The gauge's losses deepened amid a widening probe into construction companies that allegedly formed a cartel to win contracts that include 59 billion reais ($22-billion) of work from Petrobras. The selloff sent the Ibovespa into a bear market Dec. 12, driving its 90-day volatility to a three-year high.
The Ibovespa dropped 1.2 per cent to 50,007.41 at the close of trading in Sao Paulo Tuesday. The gauge lost 2.9 per cent in 2014, its second consecutive year of declines.
Most Volatile
Brazil has four of the most-volatile stocks among the world's largest 500 companies, according to data compiled by Bloomberg. Ninety-day volatility at Banco do Brasil SA, Banco Bradesco SA and Itau Unibanco Holding SA, the country's three biggest lenders by market capitalization, climbed to more than 58 per cent this year.
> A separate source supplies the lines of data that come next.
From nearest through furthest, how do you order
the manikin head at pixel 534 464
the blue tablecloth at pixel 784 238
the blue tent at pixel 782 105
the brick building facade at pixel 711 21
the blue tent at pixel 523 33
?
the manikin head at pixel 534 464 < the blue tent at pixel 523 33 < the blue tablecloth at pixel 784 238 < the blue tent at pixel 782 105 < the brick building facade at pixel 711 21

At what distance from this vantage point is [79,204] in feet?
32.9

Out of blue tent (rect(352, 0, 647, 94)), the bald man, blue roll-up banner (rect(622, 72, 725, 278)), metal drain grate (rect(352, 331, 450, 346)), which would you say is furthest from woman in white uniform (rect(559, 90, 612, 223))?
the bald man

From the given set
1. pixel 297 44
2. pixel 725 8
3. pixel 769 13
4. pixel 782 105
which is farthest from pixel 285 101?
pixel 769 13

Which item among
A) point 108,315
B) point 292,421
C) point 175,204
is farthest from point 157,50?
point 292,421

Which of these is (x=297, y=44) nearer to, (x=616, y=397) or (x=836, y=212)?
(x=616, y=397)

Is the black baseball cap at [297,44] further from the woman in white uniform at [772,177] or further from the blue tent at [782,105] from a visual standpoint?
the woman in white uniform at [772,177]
Swings in Petrobras, whose shares are trading near a decade low, more than doubled in 2014 to 86 per cent. The Rio de Janeiro-based oil producer said Dec. 12 it would delay its financial results for a second time while the corruption probe continues. The company said in a regulatory filing Monday it will release unaudited third-quarter results in January.
Petrobras's managers, including chief executive officer Maria das Gracas Foster, have given access to their computers, phones and offices to independent investigators who have a one-year mandate to probe corruption allegations, Foster told reporters Dec. 17.
Oil Decline
In addition to the Petrobras inquiry, the 46-per-cent decline in the price of crude oil this year has intensified stock swings on concern growth in the commodity-exporting nation will slow further. Expansion in Latin America's largest economy will probably trail the region's average for a fifth year in 2015, according to analysts surveyed by Bloomberg.
Swings in Brazil were three times bigger than those in Israel, where the conflict with Hamas has dented tourism and the strength of the shekel has curbed exports. Volatility in Nigeria's equity benchmark was 9 percentage points lower than the Ibovespa's even after the naira's 12-per-cent slide this year and increased attacks by Islamist militants.
"With oil prices entering the picture, that adds a lot of volatility to the economic outlook for Brazil," Lu Yu, a money manager at Allianz Global Investors, which oversees $511-billion in assets, said in a telephone interview from San Diego. "Since the economy is so reliant on the commodities side, volatility will stay here for a while."